**PROBLEMS AND TASKS:**
[a] Using the article on car-free European cities, list every number it gives to describe Venice.
[b] Answer these from the article on car-free European cities:
(i) How many cars were in the EU in 2024?
(ii) Against which year is the rise of nearly six per cent measured?
(iii) Where are Venice's islands located?
[c] Continue the article on car-free European cities from its last sentence.

There’s something quietly disorienting about stepping into a city and not hearing the rumble of an engine. No exhaust fumes drifting past your face. No rush of traffic splitting pedestrians from their surroundings. Many European cities were built long before cars existed, so removing them feels less like a radical overhaul and more like a return to how things used to be – central squares surrounded by benches instead of parking spots, and narrow alleyways for foot traffic instead of vehicles.
Despite a growing movement across the continent, the number of cars in the EU exceeded 259 million in 2024, an increase of nearly six per cent compared to 2019. Against that backdrop, the cities below stand out as something genuinely rare – places where the decision to remove cars has transformed not just traffic patterns, but the entire feel of daily life.
1. Venice, Italy – The Original Car-Free City

Venice serves as perhaps the most iconic example of how a modern city can function without cars, though the design was entirely unintentional – the city was founded over 1,500 years ago, long before the automobile existed. Built on more than 100 small islands in a shallow lagoon, it’s connected by 400 bridges and over 150 canals.

**DATASET EXTRACT:**
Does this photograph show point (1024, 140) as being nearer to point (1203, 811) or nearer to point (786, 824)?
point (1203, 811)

**ANSWERS GIVEN:**
[a]
- over 1,500 years (since the city was founded)
- more than 100 small islands
- 400 bridges
- over 150 canals

[b]
(i) More than 259 million.
(ii) 2019.
(iii) In a shallow lagoon.

[c]
Cars, buses, and even bikes cannot be used to navigate the city. On the island, there are over 400 staired bridges running over canals to connect each of the districts. The predominant method of transportation is on foot, though motorized waterbuses called vaporetti, which travel the city’s canals, are also available.
Locals have boats that serve as cars, parked along almost every canal. Every other vehicle you could imagine takes the form of a boat – emergency vehicles, police boats, and even garbage collection vessels. The historic center is completely car-free. Drivers can only reach Piazzale Roma, where the road ends, and must continue on foot or by boat from there.
2. Ljubljana, Slovenia – Europe’s Greenest Small Capital

In 2007, the capital of Slovenia published “Vision 2025,” a detailed plan for a greener and more sustainable city, with the hope that its plans would be emulated by other European cities. Central to the proposal was turning the city centre into a car-free zone.
Ljubljana’s commitment to reducing its environmental footprint began in 2007. Initially just 12 hectares were made car-free, but the city gradually expanded the zone, now covering a full 20 hectares – making it the largest car-free zone of its kind in the European Union.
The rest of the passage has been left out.